With 211,000 jobs created in November, the latest jobs report from the U.S. Labor Department showed unemployment holding steady at 5 percent (Bloomberg). Our immediate neighbors, Canada and Mexico, have unemployment rates of 7.1 percent and 4.3 percent respectively (HNGN, Yucatan Times). How do these unemployment rates compare globally?
In a new report, “Where the Good Jobs Are,” Gallup projects the true global unemployment rate to be 32 percent, far higher than the 5.9 percent figure used by the International Labour Organization. One problem with unemployment statistics is that they don’t account for discouraged workers who have given up the job hunt.
But the biggest problem with the ILO and similar unemployment statistics is their inability to convey job quality, according to Gallup. Many employed in the developing world live on less than $2 per day. Those who work 30+ hours per week in subsistence farming or in the informal economy technically are employed, but certainly not well-off.

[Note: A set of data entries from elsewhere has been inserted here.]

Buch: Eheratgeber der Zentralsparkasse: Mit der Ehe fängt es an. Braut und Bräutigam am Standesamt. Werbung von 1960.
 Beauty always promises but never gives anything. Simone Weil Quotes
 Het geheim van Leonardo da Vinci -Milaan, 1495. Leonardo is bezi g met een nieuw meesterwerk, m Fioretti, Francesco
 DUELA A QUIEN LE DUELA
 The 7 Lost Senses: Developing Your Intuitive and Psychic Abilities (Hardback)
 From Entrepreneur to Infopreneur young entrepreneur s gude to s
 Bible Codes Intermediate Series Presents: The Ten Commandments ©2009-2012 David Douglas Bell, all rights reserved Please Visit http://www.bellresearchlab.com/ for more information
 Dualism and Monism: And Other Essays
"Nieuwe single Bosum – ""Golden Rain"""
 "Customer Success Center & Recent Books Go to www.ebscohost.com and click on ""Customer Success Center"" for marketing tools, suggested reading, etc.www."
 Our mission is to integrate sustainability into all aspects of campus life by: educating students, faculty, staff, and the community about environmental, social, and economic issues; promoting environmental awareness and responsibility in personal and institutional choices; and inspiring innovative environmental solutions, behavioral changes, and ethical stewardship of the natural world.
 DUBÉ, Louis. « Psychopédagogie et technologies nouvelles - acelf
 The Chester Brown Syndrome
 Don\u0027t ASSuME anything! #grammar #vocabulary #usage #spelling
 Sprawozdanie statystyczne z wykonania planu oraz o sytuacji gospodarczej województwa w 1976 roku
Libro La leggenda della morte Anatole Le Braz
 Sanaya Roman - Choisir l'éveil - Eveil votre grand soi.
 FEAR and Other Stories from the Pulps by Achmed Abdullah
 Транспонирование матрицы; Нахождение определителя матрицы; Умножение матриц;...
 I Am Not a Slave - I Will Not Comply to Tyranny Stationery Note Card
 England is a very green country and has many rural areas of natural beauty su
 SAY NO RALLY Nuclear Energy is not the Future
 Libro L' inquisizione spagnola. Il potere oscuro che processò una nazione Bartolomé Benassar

The Gallup report attempts to paint a more accurate picture of global prosperity by assessing the availability of “good jobs.” The report defines a good job as 30+ hours per week with a consistent paycheck from an employer. A great job is a good job in which the employee is engaged in his or her work. The report finds:
Out of 5 billion adults on this planet, 1.3 billion have a good job. Of these 1.3 billion, roughly 12% are engaged. Out of a global workforce of an estimated 3.2 billion adults who are working or looking for work, then, only 5% or 161 million people have a great job. This means about 3 billion people who want a great job don’t have one.